> Task: Copy out precisely the line that holds "cell region on" and all the lines following it in the data, up to and including the last one, and no others.

▼

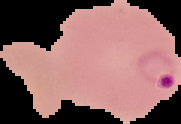

{
  "image_type": "segmented cell region on a black background",
  "result": "Plasmodium parasites identified",
  "preparation": "thin blood smear",
  "image_size": "181×124 pixels"
}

▲

> Written answer:
  "image_type": "segmented cell region on a black background",
  "result": "Plasmodium parasites identified",
  "preparation": "thin blood smear",
  "image_size": "181×124 pixels"
}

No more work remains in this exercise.